Joins and Lookups

Learn to combine data coming from multiple tibbles in the tidyverse using different types of joins.

One of the most common data-cleaning operations that data scientists face is combining multiple data sources. Often in data science, we receive separate datasets that need to be combined. The datasets might come from multiple files, database tables, or even distinct databases altogether, but the need to combine data in some form is a common one.
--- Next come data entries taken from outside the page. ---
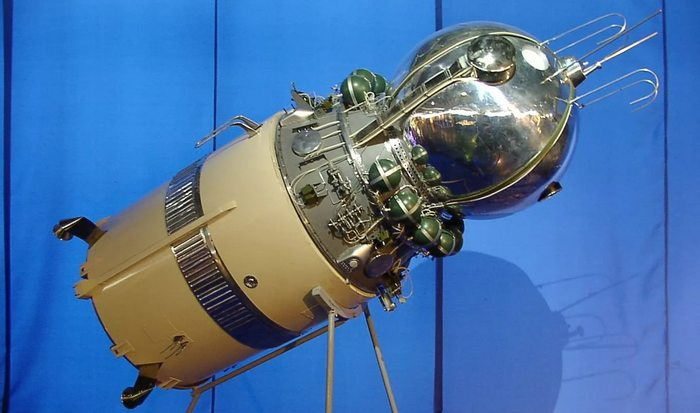 Космический аппарат «Восток».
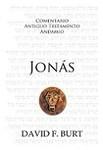 Comentario Antiguo Testamento Andamio: Jonás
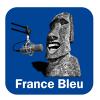 podcast-france-bleu-corse-Chronique-patrimoine-valerie-franceschetti.png
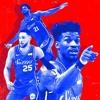 Podcast NBA S07E03 - Butler libéré et Melo sur orbite ?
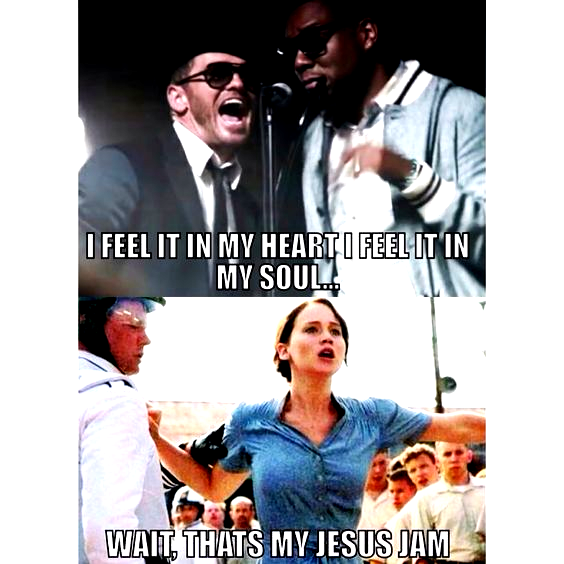 Hahaha Laughing So Hard Right Now Tobymac In 2020 Funny Christian Memes Christian Jokes Christian Humor
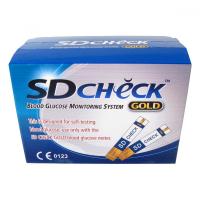 TESTOVACÍ proužky pro glukometr SD-CHECK GOLD 50ks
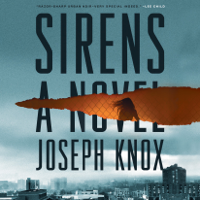 Sirens: A Novel (Unabridged)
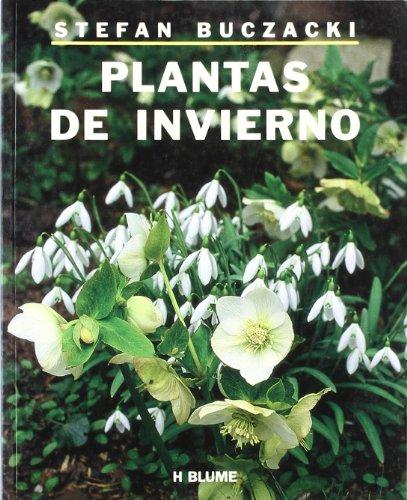 Plantas de invierno (Guías de jardinería) por Stefan Buczacki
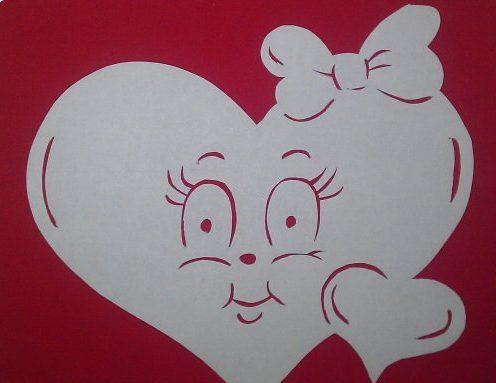 Валентинки на 14 февраля. Красивые и оригинальные сердечки ко Дню Всех Влюбленных своими руками этап 43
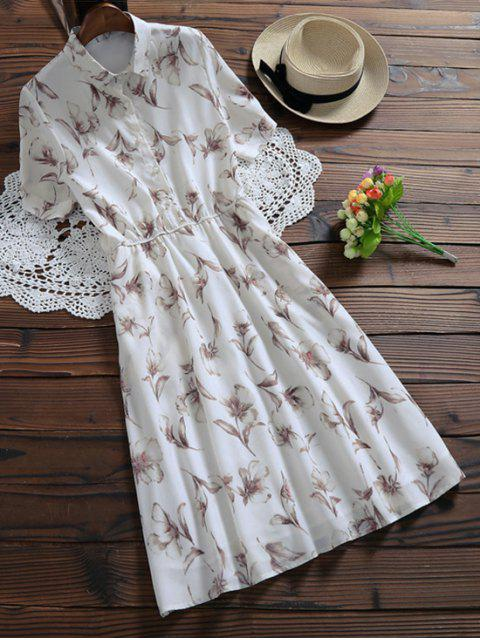 ladies Half Buttoned Floral Shirt Dress - WHITE M Mobile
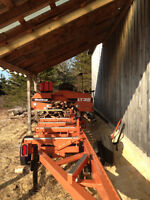 Private Sawmill at your home or wood lot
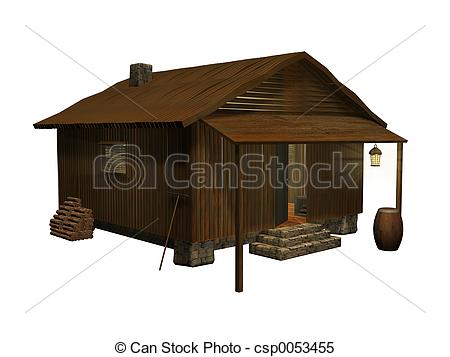 Shack clipart #1, Download drawings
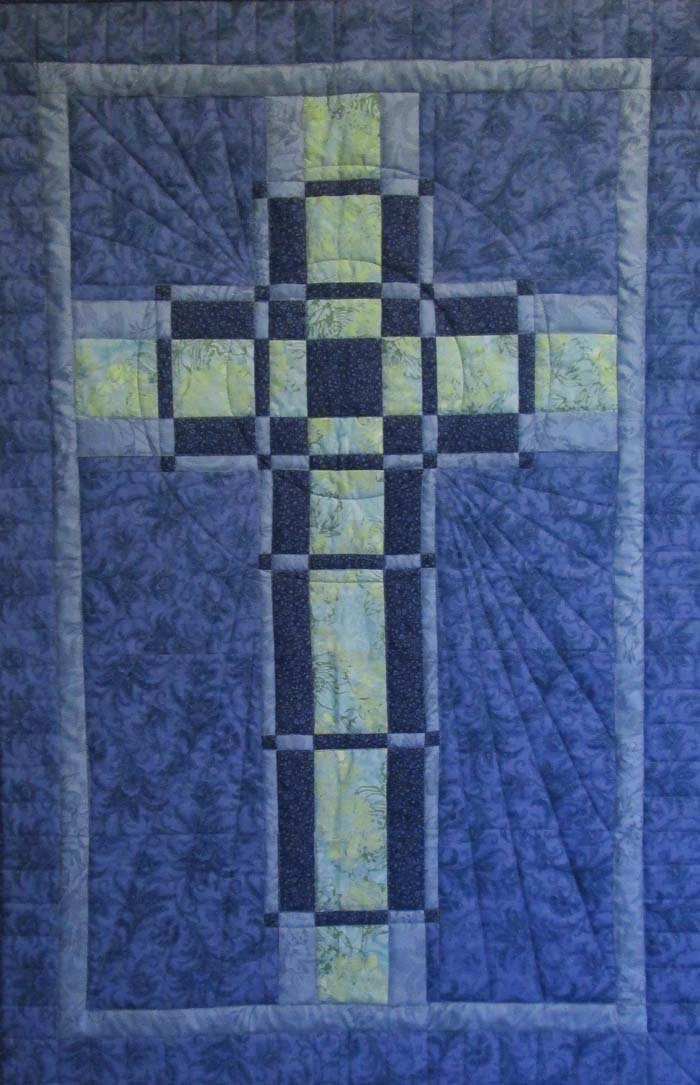 Woven Cross Quilt Pattern HQ60 Intermediate Wall Hanging Awesome Free Cross Quilt Patterns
When we join two datasets, we augment one or both input tables with additional columns or rows from the other. We can add columns or rows, depending on the type of join performed. This is achieved by leveraging a common key column across both input tables. When the key columns match, we augment the matching records with additional data from the other table to form a final combined table.

Types of joins

Before we get into the actual coding of joins, it’s essential to understand that we can carry out four different types of join in R. The different types of joins lead to different behavior when a match is found. Each type of join is helpful in particular scenarios, and using the wrong kind of join can have disastrous consequences! Projects can be completely derailed if the wrong type of join is used early in the project, especially when the mistake can go unnoticed for weeks.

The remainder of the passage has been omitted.